═════ Texte présenté ═════

Baises comme un Kennedy.



Lundi soir jouaient à Paris deux groupes bien différents: d'un côté les koalas de Tame Impala et de l'autre les New Jerseyans de My Chemical Romance. Pas franchement un dilemme pour le commun des amateurs de rock, les deux groupes boxant dans des catégories relativement opposées et n'ayant vraisemblablement pas beaucoup d'admirateurs en commun. A part peut être moi.

Il était donc prévu que j'aille voir Tame Impala. J'avais tristement raté leur passage estival par la capitale à cause d'un stage et avais donc plutôt hâte de les tester en live. Tout allait pour le mieux dans le meilleur des mondes jusqu'à l'Annonce: My Chemical Romance allait faire la Cigale le même soir. Petit déchirement et mini-crise identitaire: que faire? Suivre mes amis et une certaine bonne pensée musicale incarnée par les Australiens ou céder aux pulsions plus primaires qui m'attiraient irrésistiblement vers les Américains? Un inbox plus loin d'une amie un peu nostalgique de ses 14 ans et l'affaire était pliée: on irait voir Gerard Way et ses acolytes. Evidemment je me suis confrontée à l'incompréhension d'une partie de mes connaissances, certains ont du songer à me renier et même mon petit frère était légèrement navré pour moi. Il faut dire que j'ai une relation un peu particulière à My Chemical Romance qui m'empêchait de me rendre à ce concert avec comme justification "Je veux voir les idoles de ma jeunesse": contrairement à beaucoup, je n'ai jamais eu de période "adolescence en crise, musique sombre et eye-liner" au collège ou au lycée. A l'époque où j'aurais pu tomber sous l'emprise de la musique de ces garçons, c'est à dire en 2006 avec The Black Parade, je m'étais d'ores et déjà enfermée dans un mode de raisonnement "indie sinon rien", et me moquais ouvertement de ce groupe à costumes et de ses fans babylissés. My Chemical Romance représentait pour moi une certaine idée du Mal et des dangers du mainstream, et ce bien que ma maîtrise de leur discographie s'arrête à la grandiloquence de Welcome To The Black Parade et très rapidement à Helena. J'étais plus à l'aise avec mes groupes dont aucun camarade de classe n'avait jamais entendu parler et crachais volontiers sur tout ce qui portait l'étiquette "emo" (more about that un de ces jours, y'a des vérités à rétablir sur la signification de ce terme que 90% des gens pensant s'y connaître en musique rock utilisent à tort et à travers pour qualifier des choses atroces - je ne vous juge pas, je suis passée par là, mais MCR ça n'est pas emo. Vraiment pas.)

═════ Données fournies ═════

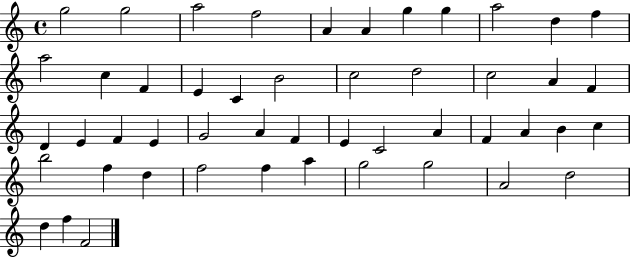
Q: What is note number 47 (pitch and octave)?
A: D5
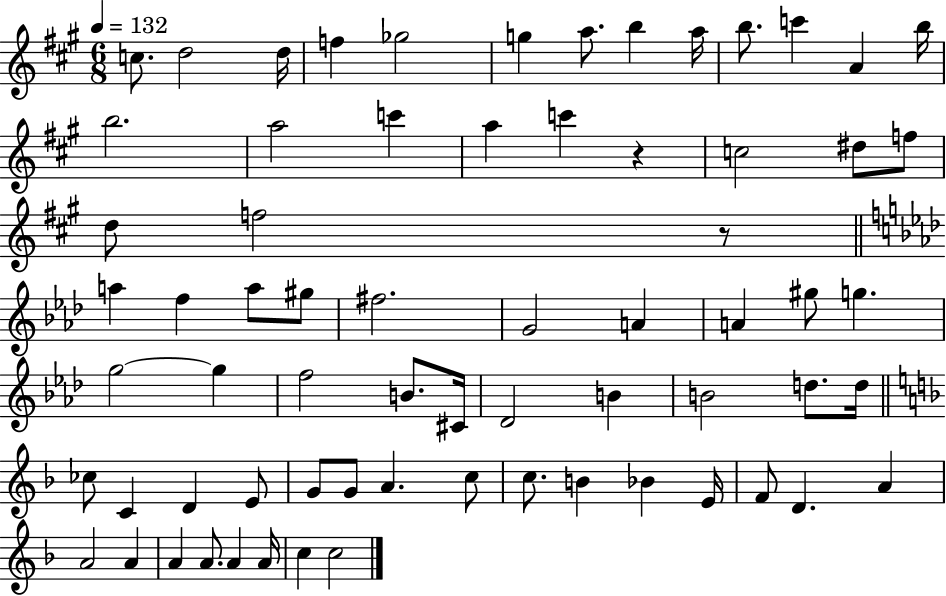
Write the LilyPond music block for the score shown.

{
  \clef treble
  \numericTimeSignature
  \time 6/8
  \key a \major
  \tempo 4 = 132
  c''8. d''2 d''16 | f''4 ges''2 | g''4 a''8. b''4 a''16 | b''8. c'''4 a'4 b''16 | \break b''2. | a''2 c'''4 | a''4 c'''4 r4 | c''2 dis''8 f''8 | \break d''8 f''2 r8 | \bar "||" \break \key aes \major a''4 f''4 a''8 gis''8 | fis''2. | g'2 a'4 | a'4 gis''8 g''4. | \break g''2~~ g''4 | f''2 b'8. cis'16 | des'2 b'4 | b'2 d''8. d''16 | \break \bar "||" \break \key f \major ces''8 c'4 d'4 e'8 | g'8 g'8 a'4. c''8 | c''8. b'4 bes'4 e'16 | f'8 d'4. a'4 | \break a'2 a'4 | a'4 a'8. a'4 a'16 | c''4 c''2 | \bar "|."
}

═════

** Consigne donnée **
Transcrivez sans rien modifier tout le passage du texte présenté, depuis « Baises comme un » jusqu'à « peut être moi. ». Pour répondre, appuyez-vous uniquement sur le texte présenté.

** Problème résolu **
Baises comme un Kennedy.



Lundi soir jouaient à Paris deux groupes bien différents: d'un côté les koalas de Tame Impala et de l'autre les New Jerseyans de My Chemical Romance. Pas franchement un dilemme pour le commun des amateurs de rock, les deux groupes boxant dans des catégories relativement opposées et n'ayant vraisemblablement pas beaucoup d'admirateurs en commun. A part peut être moi.